• **PASSAGE GIVEN**
| name | prioritization |
| description | Use when prioritizing or scoring features, user stories, or initiatives against each other. |
Prioritization
Score and order product backlog items, feature requests, or strategic initiatives using proven prioritization frameworks. Choose the right framework for the context, apply it systematically, and produce a scored, ordered output with documented rationale.
Announce at start: "I'm using the prioritization skill to prioritize [what you're prioritizing]."
Checklist
You MUST create a task for each of these items and complete them in order:
- Gather all items to prioritize — Features, stories, bugs, tech debt, strategic bets
- Understand the context — What decision is being made? What constraints exist?
- Choose the right framework — One or more based on context
- Apply the framework — Score every item with documented rationale
- Order and analyze — Produce an ordered list with insights
- Identify quick wins and big bets — Call out patterns
- Present for review — Get approval before committing
Choosing the Right Framework
| Framework | Best For | When to Use |
|---|
| RICE (recommended) | Feature prioritization, roadmap decisions | You have estimates for reach, confidence, and effort. Need a balanced score. |
| ICE | Quick prioritization, growth experiments | You need fast gut-feel scoring. Early-stage, high uncertainty. |
| MoSCoW | Release scoping, MVP definition | You need to make hard trade-offs for a specific timebox. |
| Kano | Feature discovery, user satisfaction | You need to understand which features are basics vs. delighters. |
| Value vs. Effort | Portfolio-level decisions, visual communication | You want a 2x2 visual. Communicating to executives. |
| Story Mapping | Release planning, user journey focus | You need to find a natural slicing line across a user journey. |
You can combine frameworks. Example: Use RICE to score, then MoSCoW for the top items against a release deadline.
RICE Scoring
Developed by Intercom. The most comprehensive framework.

• **PROMPT 1**
Answer these from the prioritization guide:
(a) Which company developed RICE?
(b) Which framework is listed as best for release scoping and MVP definition?
(c) What is the last item on the checklist?
• **PROMPT 2**
Return the rows word for word, starting at the line that contains "Which is nearest" and stopping after the final line of the rows.
The rows have no connection to the prioritization guide.

• **WORKING DATA**
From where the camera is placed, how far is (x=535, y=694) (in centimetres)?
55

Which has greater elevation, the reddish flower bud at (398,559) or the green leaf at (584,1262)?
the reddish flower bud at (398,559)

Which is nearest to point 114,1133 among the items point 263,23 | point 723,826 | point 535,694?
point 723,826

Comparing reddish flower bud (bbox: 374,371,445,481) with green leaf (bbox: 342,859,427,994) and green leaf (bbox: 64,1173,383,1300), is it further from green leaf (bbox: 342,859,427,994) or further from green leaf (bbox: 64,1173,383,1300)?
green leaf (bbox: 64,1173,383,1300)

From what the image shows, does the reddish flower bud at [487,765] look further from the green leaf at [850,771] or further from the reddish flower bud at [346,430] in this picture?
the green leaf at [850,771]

• **WORKED ANSWER 1**
(a) Intercom
(b) MoSCoW
(c) Present for review: get approval before committing.

• **WORKED ANSWER 2**
Which is nearest to point 114,1133 among the items point 263,23 | point 723,826 | point 535,694?
point 723,826

Comparing reddish flower bud (bbox: 374,371,445,481) with green leaf (bbox: 342,859,427,994) and green leaf (bbox: 64,1173,383,1300), is it further from green leaf (bbox: 342,859,427,994) or further from green leaf (bbox: 64,1173,383,1300)?
green leaf (bbox: 64,1173,383,1300)

From what the image shows, does the reddish flower bud at [487,765] look further from the green leaf at [850,771] or further from the reddish flower bud at [346,430] in this picture?
the green leaf at [850,771]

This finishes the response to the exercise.